[TASK INPUTS]
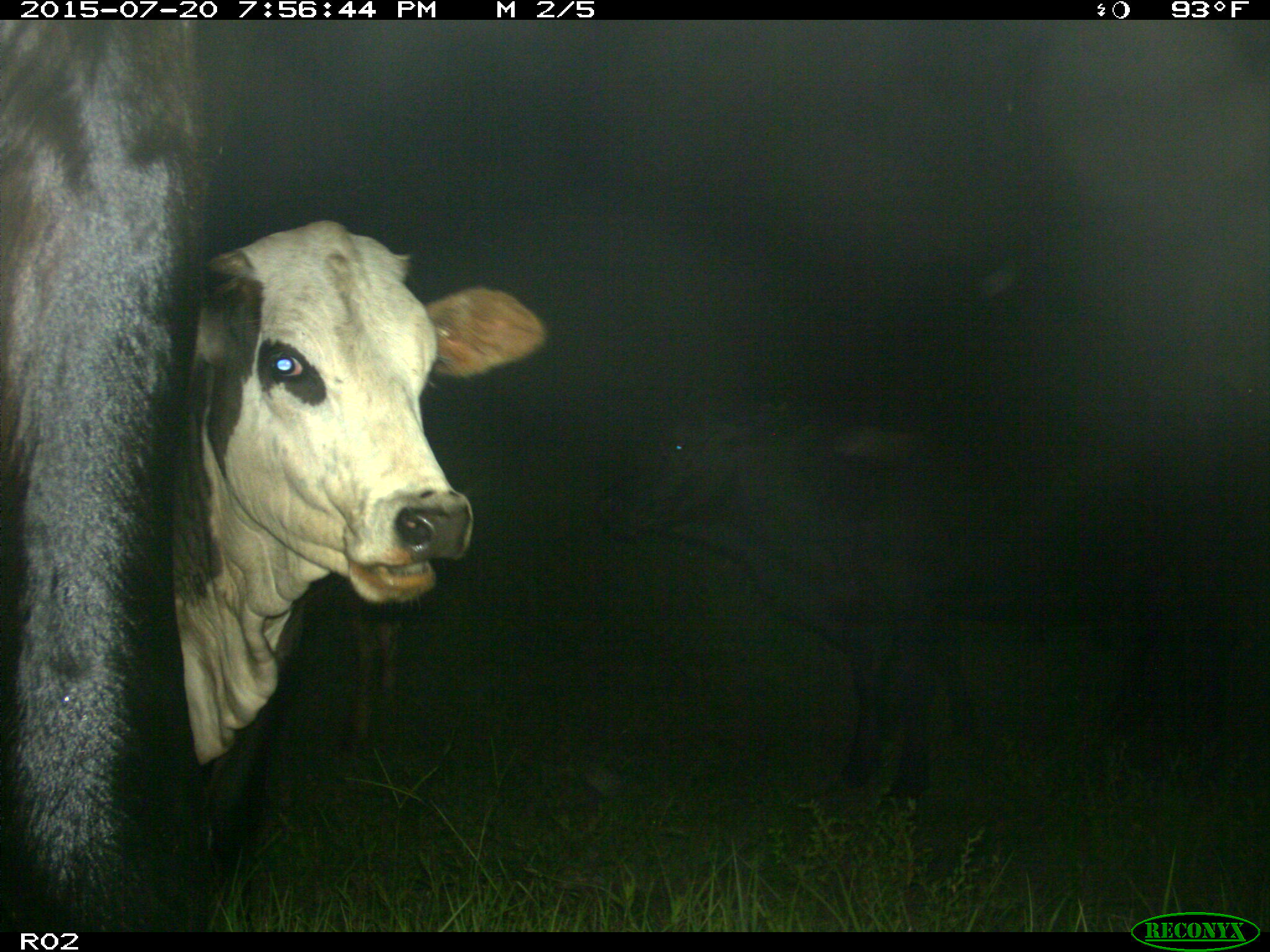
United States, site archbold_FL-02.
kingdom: Animalia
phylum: Chordata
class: Mammalia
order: Artiodactyla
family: Bovidae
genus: Bos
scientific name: Bos taurus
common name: domestic cow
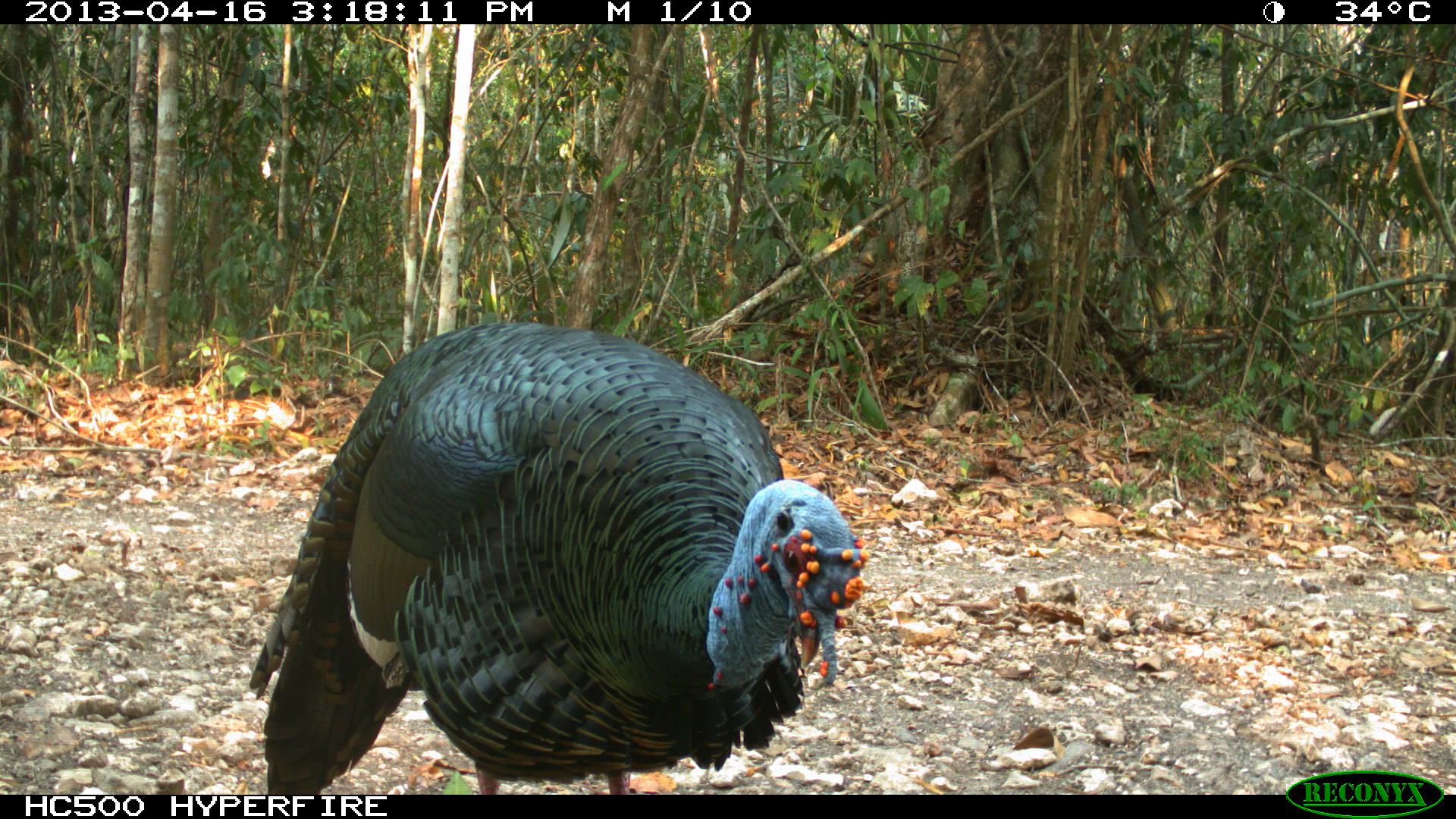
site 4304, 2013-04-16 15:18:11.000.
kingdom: Animalia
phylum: Chordata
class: Aves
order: Galliformes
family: Phasianidae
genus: Meleagris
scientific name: Meleagris ocellata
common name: ocellated turkey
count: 1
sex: male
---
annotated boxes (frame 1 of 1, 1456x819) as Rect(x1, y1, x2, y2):
meleagris ocellata: Rect(246, 320, 870, 793)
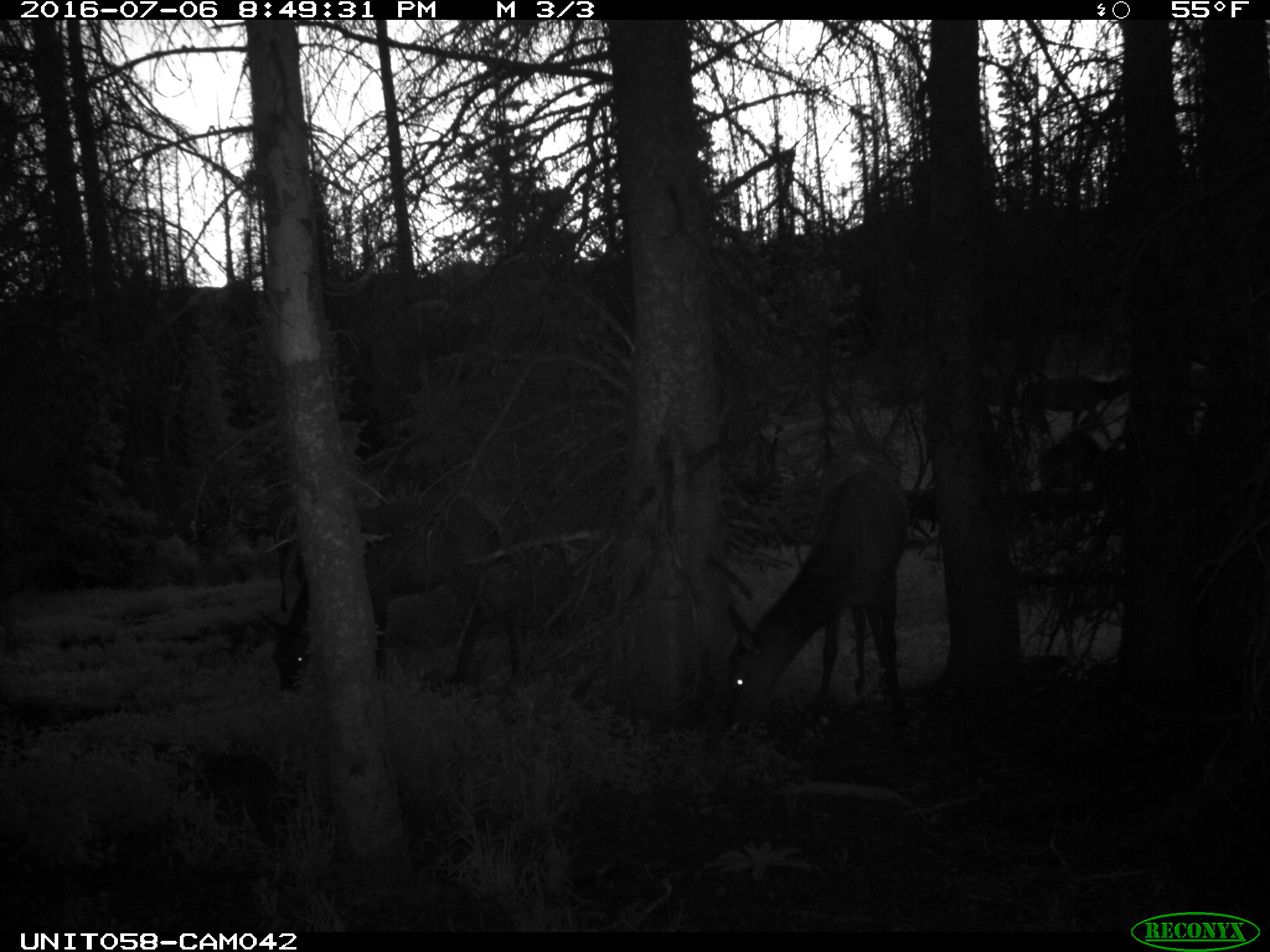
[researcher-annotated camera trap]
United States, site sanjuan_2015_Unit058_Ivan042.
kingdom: Animalia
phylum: Chordata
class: Mammalia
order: Artiodactyla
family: Cervidae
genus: Cervus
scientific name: Cervus elaphus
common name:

[REQUIREMENT]
The output is the records exactly as they read, with no pictures in it.

[WRITTEN RESPONSE]
United States, site archbold_FL-02.
kingdom: Animalia
phylum: Chordata
class: Mammalia
order: Artiodactyla
family: Bovidae
genus: Bos
scientific name: Bos taurus
common name: domestic cow
site 4304, 2013-04-16 15:18:11.000.
kingdom: Animalia
phylum: Chordata
class: Aves
order: Galliformes
family: Phasianidae
genus: Meleagris
scientific name: Meleagris ocellata
common name: ocellated turkey
count: 1
sex: male
---
annotated boxes (frame 1 of 1, 1456x819) as Rect(x1, y1, x2, y2):
meleagris ocellata: Rect(246, 320, 870, 793)
[researcher-annotated camera trap]
United States, site sanjuan_2015_Unit058_Ivan042.
kingdom: Animalia
phylum: Chordata
class: Mammalia
order: Artiodactyla
family: Cervidae
genus: Cervus
scientific name: Cervus elaphus
common name:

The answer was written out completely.